Hi everyone I am new here.:hello: I have recently acquired a Mahindra 3525 DI that has some problems in the wiring. It will crank and run fine but I have no lights, horn, blinkers etc... Does anyone have the wiring diagrams/schematics they wouldn't mind sharing? I would like to get this straightened out. Any help would be greatly appreciated.:worthy:

Thanks,
Clint


----------



## HarveyW (Sep 15, 2014)

Hello Clint,

Good to have you visit the forum again.

Have you checked fuses? Use an ohmmeter to double check. Check ground connections everywhere, especially on the instrument cluster.
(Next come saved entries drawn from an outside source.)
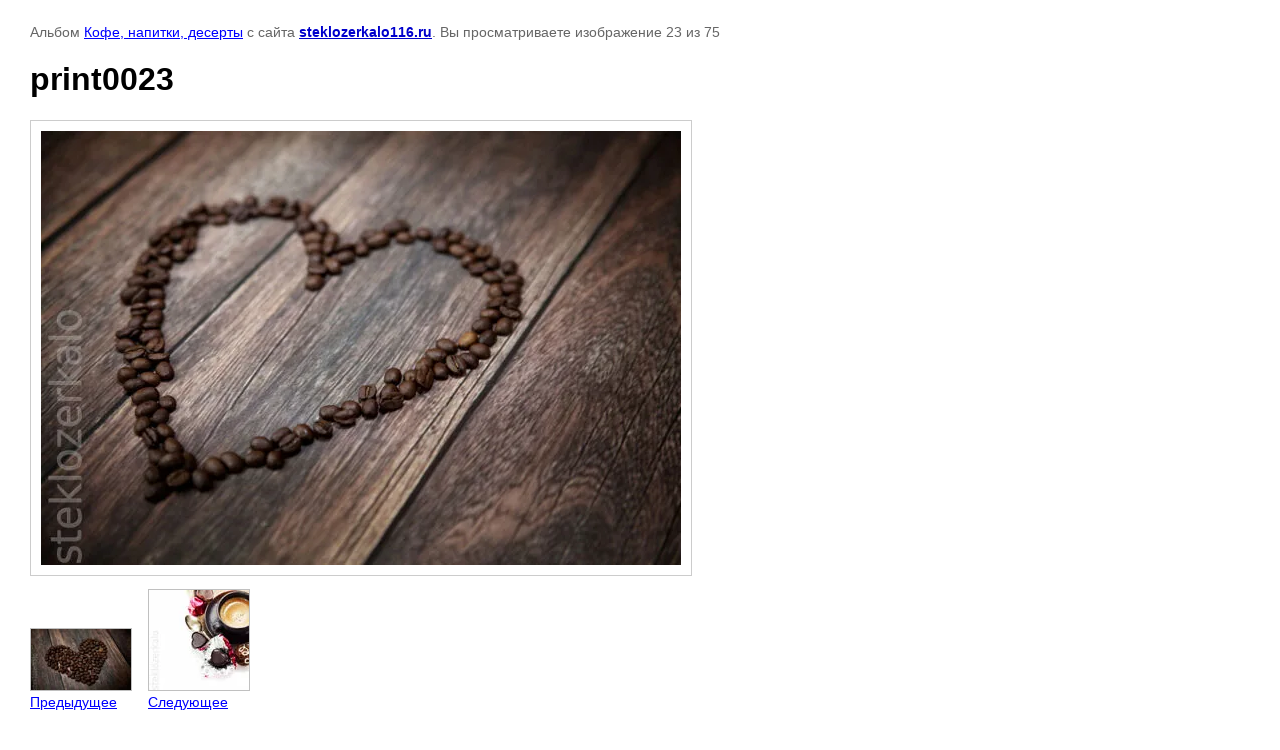

--- FILE ---
content_type: text/html; charset=utf-8
request_url: http://steklozerkalo116.ru/fotopechat-dlya-shkafa-kupe/photo/print0023-6
body_size: 1915
content:

			
		
		
	

	

	
	<!DOCTYPE html>
	<html>
	<head>
		<title>print0023</title>
		<meta name="description" content="print0023">
		<meta name="keywords" content="print0023">
		<meta name="robots" content="all"/>
		<meta name="revisit-after" content="31 days">
		<meta http-equiv="Content-Type" content="text/html; charset=UTF-8">
		<meta name="viewport" content="width=device-width, initial-scale=1.0, maximum-scale=1.0, user-scalable=no">
		<style type="text/css">
			
			body, td, div { font-size:14px; font-family:arial; background-color: white; margin: 0px 0px; } 
			p { color: #666; } 
			body { padding: 10px 30px; } 
			a { color: blue; }
			a.back { font-weight: bold; color: #0000cc; text-decoration: underline; } 
			img { border: 1px solid #c0c0c0; } 
			div { width: auto/*700px*/; display: inline-block; max-width: 100%;}
			h1 { font-size: 32px; } 
			.gallery2_album_photo_nav {margin: 10px 0;}
			.gallery2_album_photo_nav a{display: inline-block;}
			.gallery2MediumImage {padding: 10px; border: 1px solid #ccc; box-sizing: border-box; height: auto; max-width: 100%;}
			
		</style>
	 </head>
	 <body>
	 		 			<p>
			Альбом <a href="/fotopechat-dlya-shkafa-kupe/album/kofe-napitki-deserty" name="gallery">Кофе, напитки, десерты</a> с сайта <a class="back" href="http://steklozerkalo116.ru/">steklozerkalo116.ru</a>.
			Вы просматриваете изображение 23 из 75
		</p>
		<h1>print0023</h1>
				<div>
		<img alt="print0023" src="/thumb/2/8SDzJw11CMNOWcLaH8SNog/640r480/d/print0023_5.jpg" class="gallery2MediumImage" />
		</div><br>
		<div class="gallery2_album_photo_nav">
				<a href="/fotopechat-dlya-shkafa-kupe/photo/print0022-6">
			<img src="/thumb/2/6IjC7H7HI0BzG8YSpx6XtA/100r100/d/print0022_5.jpg" /><br />
			Предыдущее
		</a>
				&nbsp;&nbsp;
				<a href="/fotopechat-dlya-shkafa-kupe/photo/print0024-6">
			<img src="/thumb/2/R-Do1fR_cTKNXGFNxUYLyQ/100r100/d/print0024_5.jpg" /><br />
			Следующее
		</a>
				</div>
		<p>&copy; steklozerkalo116.ru</p>
		<br clear="all">
		<!--LiveInternet counter--><script type="text/javascript"><!--
document.write("<a href='//www.liveinternet.ru/click' "+
"target=_blank><img src='//counter.yadro.ru/hit?t53.10;r"+
escape(document.referrer)+((typeof(screen)=="undefined")?"":
";s"+screen.width+"*"+screen.height+"*"+(screen.colorDepth?
screen.colorDepth:screen.pixelDepth))+";u"+escape(document.URL)+
";"+Math.random()+
"' alt='' title='LiveInternet: показано число просмотров и"+
" посетителей за 24 часа' "+
"border='0' width='88' height='31'><\/a>")
//--></script><!--/LiveInternet-->
<!--__INFO2026-01-24 01:47:55INFO__-->

	
<!-- assets.bottom -->
<!-- </noscript></script></style> -->
<script src="/my/s3/js/site.min.js?1769082895" ></script>
<script src="/my/s3/js/site/defender.min.js?1769082895" ></script>
<script src="https://cp.onicon.ru/loader/5650120a286688854a8b4599.js" data-auto async></script>
<script >/*<![CDATA[*/
var megacounter_key="9ff8f9edc6cf7328a38882a4031af797";
(function(d){
    var s = d.createElement("script");
    s.src = "//counter.megagroup.ru/loader.js?"+new Date().getTime();
    s.async = true;
    d.getElementsByTagName("head")[0].appendChild(s);
})(document);
/*]]>*/</script>
<script >/*<![CDATA[*/
$ite.start({"sid":851210,"vid":855141,"aid":994130,"stid":1,"cp":21,"active":true,"domain":"steklozerkalo116.ru","lang":"ru","trusted":false,"debug":false,"captcha":3});
/*]]>*/</script>
<!-- /assets.bottom -->
</body>
	</html>


--- FILE ---
content_type: text/javascript
request_url: http://counter.megagroup.ru/9ff8f9edc6cf7328a38882a4031af797.js?r=&s=1280*720*24&u=http%3A%2F%2Fsteklozerkalo116.ru%2Ffotopechat-dlya-shkafa-kupe%2Fphoto%2Fprint0023-6&t=print0023&fv=0,0&en=1&rld=0&fr=0&callback=_sntnl1769244479055&1769244479055
body_size: 198
content:
//:1
_sntnl1769244479055({date:"Sat, 24 Jan 2026 08:47:59 GMT", res:"1"})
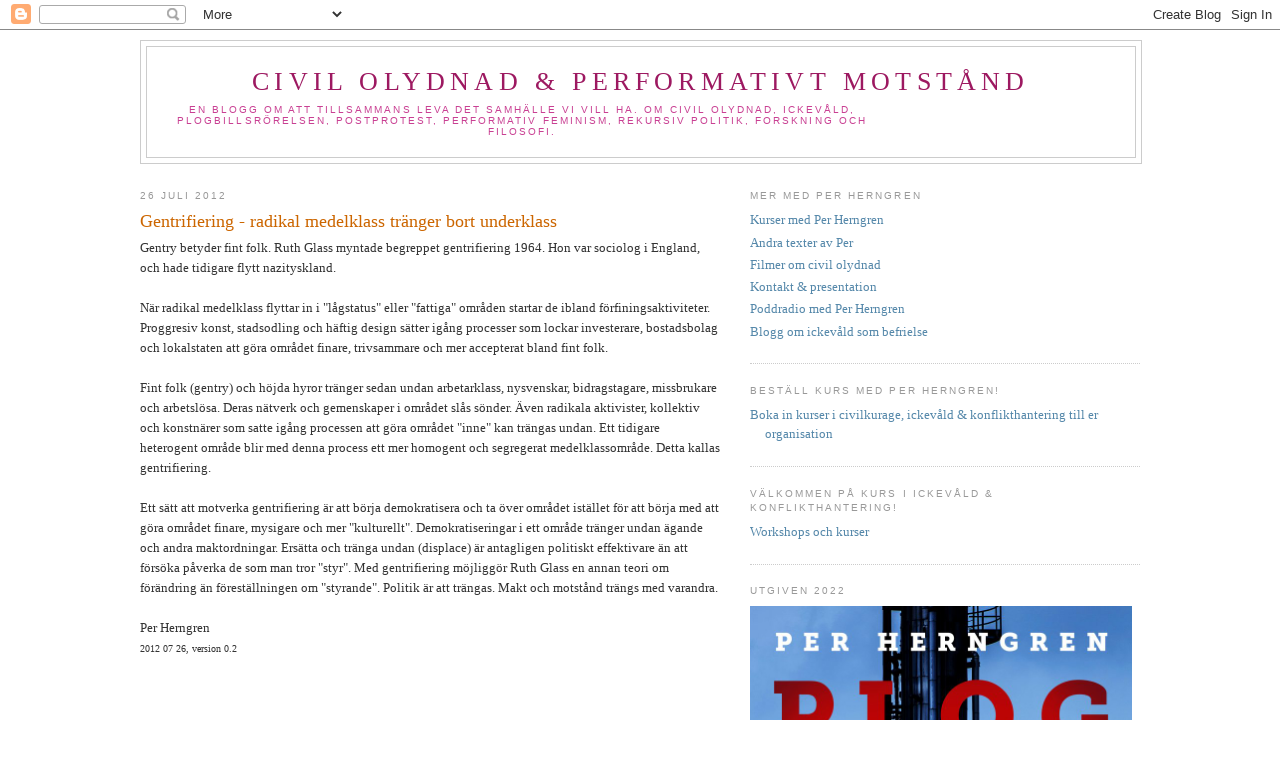

--- FILE ---
content_type: text/javascript; charset=UTF-8
request_url: https://perherngren.blogspot.com/2012/07/gentrifiering-radikal-medelklass.html?action=getFeed&widgetId=Feed1&widgetType=Feed&responseType=js&xssi_token=AOuZoY7PPAIOjOf0pwDdDGv9m45uF8Fh1Q%3A1765392492881
body_size: 247
content:
try {
_WidgetManager._HandleControllerResult('Feed1', 'getFeed',{'status': 'ok', 'feed': {'entries': [{'title': 'Plowshares-Disarmament Chronology: 1980-2018', 'link': 'http://perherngren-resistance.blogspot.com/2019/11/plowshares-disarmament-chronology-1980.html', 'publishedDate': '2019-11-02T05:00:00.000-07:00', 'author': 'Per Herngren'}, {'title': 'Two ploughshares disarmers found not guilty of crime', 'link': 'http://perherngren-resistance.blogspot.com/2017/10/two-ploughshares-disarmers-found-not.html', 'publishedDate': '2017-10-30T10:25:00.000-07:00', 'author': 'Per Herngren'}, {'title': 'Write plowshares prisoner! Boertje-Obed of the Transform Now Plowshare \ngroup imprisoned in the legendary Leavenworth', 'link': 'http://perherngren-resistance.blogspot.com/2014/03/write-plowshares-prisoner-boertje-obed.html', 'publishedDate': '2014-03-31T05:43:00.000-07:00', 'author': 'Per Herngren'}, {'title': 'King of Prussia - the movie about the first plowshares action', 'link': 'http://perherngren-resistance.blogspot.com/2016/10/king-of-prussia-movie-about-first.html', 'publishedDate': '2016-10-12T14:20:00.000-07:00', 'author': 'Per Herngren'}, {'title': 'Detailed Chronology of Plowshares actions in the world 1980-2018', 'link': 'http://perherngren-resistance.blogspot.com/2019/11/detailed-chronology-of-plowshares.html', 'publishedDate': '2019-11-02T05:01:00.000-07:00', 'author': 'Per Herngren'}], 'title': 'civil disobedience \x26amp; nonviolence'}});
} catch (e) {
  if (typeof log != 'undefined') {
    log('HandleControllerResult failed: ' + e);
  }
}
There is a wiring diagram in the rear of the owners manual. If you don't have a manual, you can get one (on CD) on the internet for about $55.


----------



## bckoon14 (Apr 25, 2016)

Thanks for the reply - I don't have an owners manual with it. Previous owner did some "rewiring" on it and I don't know what is what. I suspect some of the safety sensors could be jumped out. Also it will start when you turn the key clockwise or ccw. I don't actually own the tractor. It was left to my cousin by his father in law when he passed a couple of years back and I am trying to help him get in better working condition. In return he lets me use it from time to time.


----------